## SELECTED EXTRACT:
*-*-*

Our pup spent the night in her crate from day 1, put her to bed at 11pm and up again at 5.30-6 (OH has to be at work for 7 so is the first one up) and she was great, cried for 5 minutes the first night at about 4am but settled quickly, she didn't wee in her crate at all. She loved her crate. OH's step sister was still up with her puppy during the night 8 months in because every time it cried she went in and fussed it, whereas ours has always been put to bed in the kitchen and not fussed. 

Never went to sleep in the bedroom although our house is upside down so just across the hall from the kitchen so we can hear her if needs be.


----------



## CAYLA (9 September 2012)

I am not a softie as such ands all pups that come in here (alot) remain in their crates downstairs, however I understand due to varied circumstance not everyone can do this (if you have paper thin walls) and are worried about neighbours complaining then upstairs for a week is no huge deal (along as) the crate you use has the same bed/is completely covered and the feeding rrotuine is exactly the same when the crate goes down stairs on day 5 or 7, in effect the puppy does not know what room it's been left in as it blacked out, just as it was upstairs.
As suggested vet bed/and extra blanket to snuggle and teddy bear equal to pups size (no treats left for bed) but definately dueing the day when time is spent in the crate as positive association.
A huge mistake for example would be to allow a pup to have the freedom of the whole bedroom or on your bed then because it wakes and wees on the floor each night you think "it will have to go downstairs now" and downstairs then looks nothing like upstairs either using a crate or leaving the pup in the kitchen (it's to much and the pup will kick u a fuss).
It's the familiarity and routine that is important, so covered crate upstairs versus covered crate down is no difference to a puppy.

It's important to get the puppy in the crate during the day on it's first day home let alone just bed time. you need to spend the day feeding and tiring pup out and frequently placing it in the place with a positive (kong) chewy bar each time it goes in and cover it and encourage quiet time throughtout day one, this already gets pup accustomed for bed time.

*-*-*

## REQUIRED TASK 1:
Could you restate the puppy crate-training thread, everything from "It's important to" down to "for bed time.", swapping "chewy bar" for "chew toy"?
## REQUIRED TASK 2:
Could you pick up the puppy crate-training thread after its last sentence and keep it going?

*-*-*

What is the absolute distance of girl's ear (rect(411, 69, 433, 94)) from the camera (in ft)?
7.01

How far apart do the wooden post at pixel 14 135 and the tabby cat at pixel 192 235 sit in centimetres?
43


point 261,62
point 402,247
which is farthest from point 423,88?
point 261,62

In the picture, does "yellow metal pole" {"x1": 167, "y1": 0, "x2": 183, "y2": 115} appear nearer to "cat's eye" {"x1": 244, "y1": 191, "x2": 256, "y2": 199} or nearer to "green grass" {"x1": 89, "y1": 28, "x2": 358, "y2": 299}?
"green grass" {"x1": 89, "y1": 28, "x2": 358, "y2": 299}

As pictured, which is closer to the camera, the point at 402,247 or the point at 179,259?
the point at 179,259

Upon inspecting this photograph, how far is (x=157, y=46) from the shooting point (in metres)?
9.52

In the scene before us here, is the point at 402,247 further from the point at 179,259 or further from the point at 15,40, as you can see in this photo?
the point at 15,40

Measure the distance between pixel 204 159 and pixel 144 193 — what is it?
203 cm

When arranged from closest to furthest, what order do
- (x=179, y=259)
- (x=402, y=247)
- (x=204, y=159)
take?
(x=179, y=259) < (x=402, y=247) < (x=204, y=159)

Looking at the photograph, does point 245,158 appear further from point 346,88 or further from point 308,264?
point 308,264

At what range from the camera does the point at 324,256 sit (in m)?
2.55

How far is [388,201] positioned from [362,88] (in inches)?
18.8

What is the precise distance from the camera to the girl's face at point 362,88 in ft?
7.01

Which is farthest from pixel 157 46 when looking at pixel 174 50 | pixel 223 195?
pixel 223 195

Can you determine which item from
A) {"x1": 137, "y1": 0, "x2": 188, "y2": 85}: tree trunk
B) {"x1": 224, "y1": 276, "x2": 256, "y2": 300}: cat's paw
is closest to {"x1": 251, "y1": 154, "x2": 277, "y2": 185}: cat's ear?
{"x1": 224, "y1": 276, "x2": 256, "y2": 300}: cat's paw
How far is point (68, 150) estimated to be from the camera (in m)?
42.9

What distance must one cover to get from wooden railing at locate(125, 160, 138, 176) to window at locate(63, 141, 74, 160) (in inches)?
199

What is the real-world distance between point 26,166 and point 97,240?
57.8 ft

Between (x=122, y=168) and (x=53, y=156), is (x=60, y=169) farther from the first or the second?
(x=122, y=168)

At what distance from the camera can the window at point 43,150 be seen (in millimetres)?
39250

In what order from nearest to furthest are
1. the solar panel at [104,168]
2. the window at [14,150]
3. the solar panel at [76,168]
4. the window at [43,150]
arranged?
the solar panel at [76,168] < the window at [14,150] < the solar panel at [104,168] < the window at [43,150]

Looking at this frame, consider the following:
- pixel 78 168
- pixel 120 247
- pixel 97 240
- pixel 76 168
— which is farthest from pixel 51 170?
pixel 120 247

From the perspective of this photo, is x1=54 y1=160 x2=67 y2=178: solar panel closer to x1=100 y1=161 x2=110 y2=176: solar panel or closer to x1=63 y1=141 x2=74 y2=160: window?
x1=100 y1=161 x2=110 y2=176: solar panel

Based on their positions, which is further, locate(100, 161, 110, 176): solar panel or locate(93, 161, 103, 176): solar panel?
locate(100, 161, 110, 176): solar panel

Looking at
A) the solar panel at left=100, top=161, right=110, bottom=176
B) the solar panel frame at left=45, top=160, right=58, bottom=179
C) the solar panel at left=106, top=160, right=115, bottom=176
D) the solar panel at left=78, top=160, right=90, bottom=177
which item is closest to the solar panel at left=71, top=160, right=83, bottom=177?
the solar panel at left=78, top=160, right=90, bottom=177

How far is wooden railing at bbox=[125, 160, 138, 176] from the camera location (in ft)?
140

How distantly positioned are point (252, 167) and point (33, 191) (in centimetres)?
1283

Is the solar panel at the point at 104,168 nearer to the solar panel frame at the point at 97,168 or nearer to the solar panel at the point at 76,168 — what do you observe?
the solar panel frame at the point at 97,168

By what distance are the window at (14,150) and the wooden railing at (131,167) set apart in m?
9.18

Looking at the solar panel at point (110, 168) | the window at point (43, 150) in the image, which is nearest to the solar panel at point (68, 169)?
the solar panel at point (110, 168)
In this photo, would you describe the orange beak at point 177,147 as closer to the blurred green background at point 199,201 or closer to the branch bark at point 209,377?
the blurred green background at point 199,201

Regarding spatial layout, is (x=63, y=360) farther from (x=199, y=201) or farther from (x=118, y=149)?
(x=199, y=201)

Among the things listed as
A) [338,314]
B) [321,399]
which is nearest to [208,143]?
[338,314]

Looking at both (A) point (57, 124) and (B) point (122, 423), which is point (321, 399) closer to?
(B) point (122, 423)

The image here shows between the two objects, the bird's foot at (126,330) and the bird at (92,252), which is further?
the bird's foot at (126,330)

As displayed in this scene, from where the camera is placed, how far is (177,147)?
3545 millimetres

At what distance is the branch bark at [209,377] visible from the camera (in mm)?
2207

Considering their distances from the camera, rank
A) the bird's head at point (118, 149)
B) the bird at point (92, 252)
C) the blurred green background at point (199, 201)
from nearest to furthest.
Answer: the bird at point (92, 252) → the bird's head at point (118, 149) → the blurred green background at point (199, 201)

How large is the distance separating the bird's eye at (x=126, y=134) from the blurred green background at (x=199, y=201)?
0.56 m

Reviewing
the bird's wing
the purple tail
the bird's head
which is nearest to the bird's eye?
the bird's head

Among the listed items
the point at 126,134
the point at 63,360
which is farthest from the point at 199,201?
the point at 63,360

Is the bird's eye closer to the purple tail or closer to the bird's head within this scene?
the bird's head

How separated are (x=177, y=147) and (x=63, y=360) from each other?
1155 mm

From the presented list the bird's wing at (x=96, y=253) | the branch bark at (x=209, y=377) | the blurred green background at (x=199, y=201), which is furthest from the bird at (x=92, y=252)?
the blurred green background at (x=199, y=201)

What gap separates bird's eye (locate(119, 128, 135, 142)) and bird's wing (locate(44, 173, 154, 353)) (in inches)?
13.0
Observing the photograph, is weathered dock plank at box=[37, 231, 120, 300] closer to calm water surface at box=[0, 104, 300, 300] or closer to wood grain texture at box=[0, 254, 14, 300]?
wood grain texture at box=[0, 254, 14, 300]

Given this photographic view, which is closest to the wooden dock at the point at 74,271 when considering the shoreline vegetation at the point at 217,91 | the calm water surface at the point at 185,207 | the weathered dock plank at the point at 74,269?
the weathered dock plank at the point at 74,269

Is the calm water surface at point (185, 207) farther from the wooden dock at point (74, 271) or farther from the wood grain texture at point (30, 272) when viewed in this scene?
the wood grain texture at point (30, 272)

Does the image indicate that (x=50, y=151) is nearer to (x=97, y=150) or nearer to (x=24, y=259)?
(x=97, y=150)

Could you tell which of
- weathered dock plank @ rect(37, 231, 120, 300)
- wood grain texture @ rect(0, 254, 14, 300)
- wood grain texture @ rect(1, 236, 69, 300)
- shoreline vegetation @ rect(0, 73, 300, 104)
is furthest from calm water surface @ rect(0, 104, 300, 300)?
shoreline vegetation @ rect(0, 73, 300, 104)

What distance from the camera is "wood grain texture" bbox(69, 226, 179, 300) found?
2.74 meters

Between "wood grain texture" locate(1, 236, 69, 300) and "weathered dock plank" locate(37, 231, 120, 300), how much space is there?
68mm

*-*-*

## RIGHT ANSWER 1:
It's important to get the puppy in the crate during the day on it's first day home let alone just bed time. you need to spend the day feeding and tiring pup out and frequently placing it in the place with a positive (kong) chew toy each time it goes in and cover it and encourage quiet time throughtout day one, this already gets pup accustomed for bed time.

## RIGHT ANSWER 2:
Also travelling the pup home in a crate/large cat carrier again is a good start.
The large cat carrier could actually be used for upstairs bed time for the first week if you choose, saves you humping the crate up stairs and you can use the cat carRier for all car journeys. Aslong as you cover them both its basically the same thing.
So, it's up to you!
Also I prefer to randomly let pups to the toilet in the first few weeks rather than listen for a cry (each to their own) someone times as booboos suggests it can make the pup belive cry= (out of crate. So I get up and plonk pup on lawn and asoon as motions are passed straight back to crate (cover over) and back to bed.
Vet bed as suggested is good for early stage accident s over night, easy to wash and replace with a new sheet.
I would also say I recommend the last meal cut off is 6pm as I actusally dont lime late feeding for the simple reason the puppy then needs to pass all that food and so = alot more toileting over night, and is not great in the toilet training stages.


----------



## springtime13 (9 September 2012)

Our new (ish) puppy who is now 4 months old, still sleeps in her crate by our bed. She is a very useful alarm clock as she likes to be fed at 7am on the dot  . The rest of the time she alongside the others, is not allowed upstairs at all. We've never bothered with a crate downstairs, dogs have kitchen, dining room and dog flap. She house trained very easily using this method and only woke us up a couple of times to go outside in the night. I think she'll soon want to sleep downstairs with the older dogs. I personally wouldn't  leave a pup downstairs all alone, maybe out of a crate and snuggled with  another dog.


----------



## Booboos (9 September 2012)

One other thought: in general crate trained dogs find it very easy to settle when their crate is placed in another room/house, so you may find that it's not that much of a problem to change the room the puppy sleeps in later on as long as she is confident in her crate.


----------



## Toast (9 September 2012)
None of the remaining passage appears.